聞き覚えのあるような声だが一体誰だよと、辺りをみわたすと、右後ろからユースケのお姉さんが車を左端に寄せて助手席側の窓を開けて「こっちこっち」と叫んでいる。


「そんな大声出さなくても分かりますって」

「そうなのー? 今から協力して欲しいの。車に乗ってくれない」

「あ、今からですか?」

「そう、何か予定があるって言うわけでもなんでしょう」

「まぁ別にないですけど」

 なんていうか、この強引の感じはユースケにそっくりだよな。やっぱり血が繋がっているというかさー。


「じゃあ行くわよ」

「はぁ」理沙さんの勢いに俺は圧倒させられた。

「なに、その納得いかなさそうな顔は」

「いえ別になんにもないですけど。ユースケにそっくりだなって思って」

「どこがよー。

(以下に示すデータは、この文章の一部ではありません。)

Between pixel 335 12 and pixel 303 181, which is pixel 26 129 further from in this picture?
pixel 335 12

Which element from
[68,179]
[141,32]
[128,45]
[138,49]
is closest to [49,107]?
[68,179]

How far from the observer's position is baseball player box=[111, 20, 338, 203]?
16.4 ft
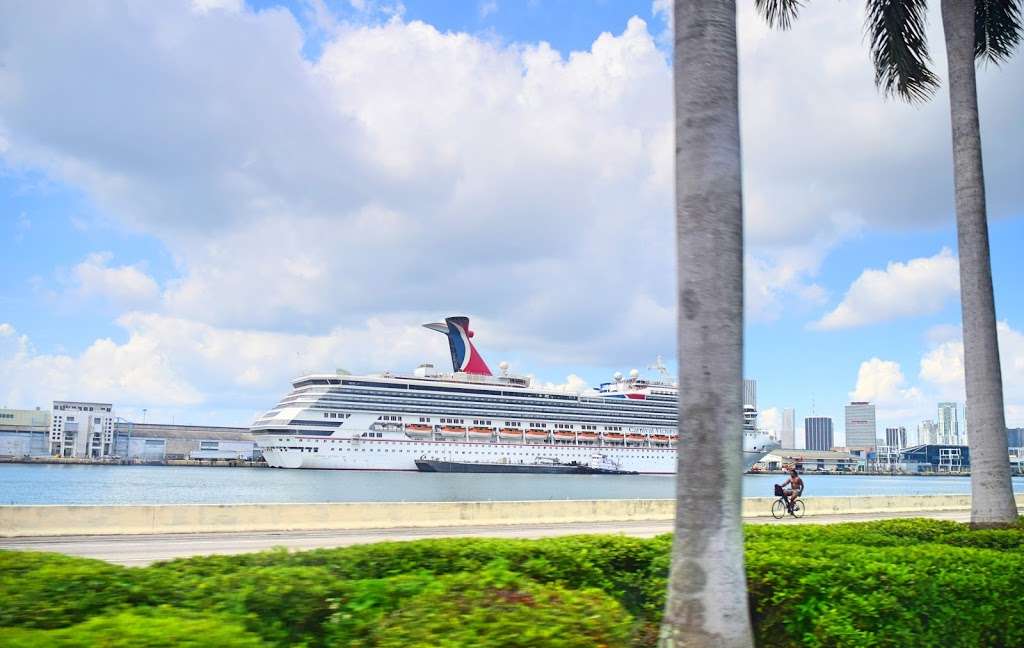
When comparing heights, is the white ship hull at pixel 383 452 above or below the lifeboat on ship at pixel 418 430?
below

まあ血が繋がっているんだからそんなに不思議なことでもないでしょうね」

「ユースケのお姉さんって」

「文士くんいい加減、ユースケのお姉さんって呼び方やめてくれない」

「え、でもそれじゃあ、なんて呼んだらいいんですか?山田だとユースケと同じになるし、山田さんて言うのもちょっと」

「そうね、姫って呼んでちょうだい」

姫? なんだその呼び方は。

 妙な沈黙で空気が重い。


「なによ、そのありえないって言う様ないい方は。私だって文士君位の時は純粋で可愛いときがあったんだからね」

「そうですかー」正直、俺にとってはどうでもいい話でしかない。

「まぁ姫って言うのは冗談だけど、ユリンって女が別名姫だったらしいから、どんな気持ちがするのかしら? なんて思ってみただけよ。私の事は理沙りささんでいいわよ」

「理沙さんですか」


 俺あんまり女の人名前で呼んだことがないからさ、なんかしっくりこないんだよなー。まぁずっと、ユースケのお姉さんとかって呼ぶのも不便だしよ。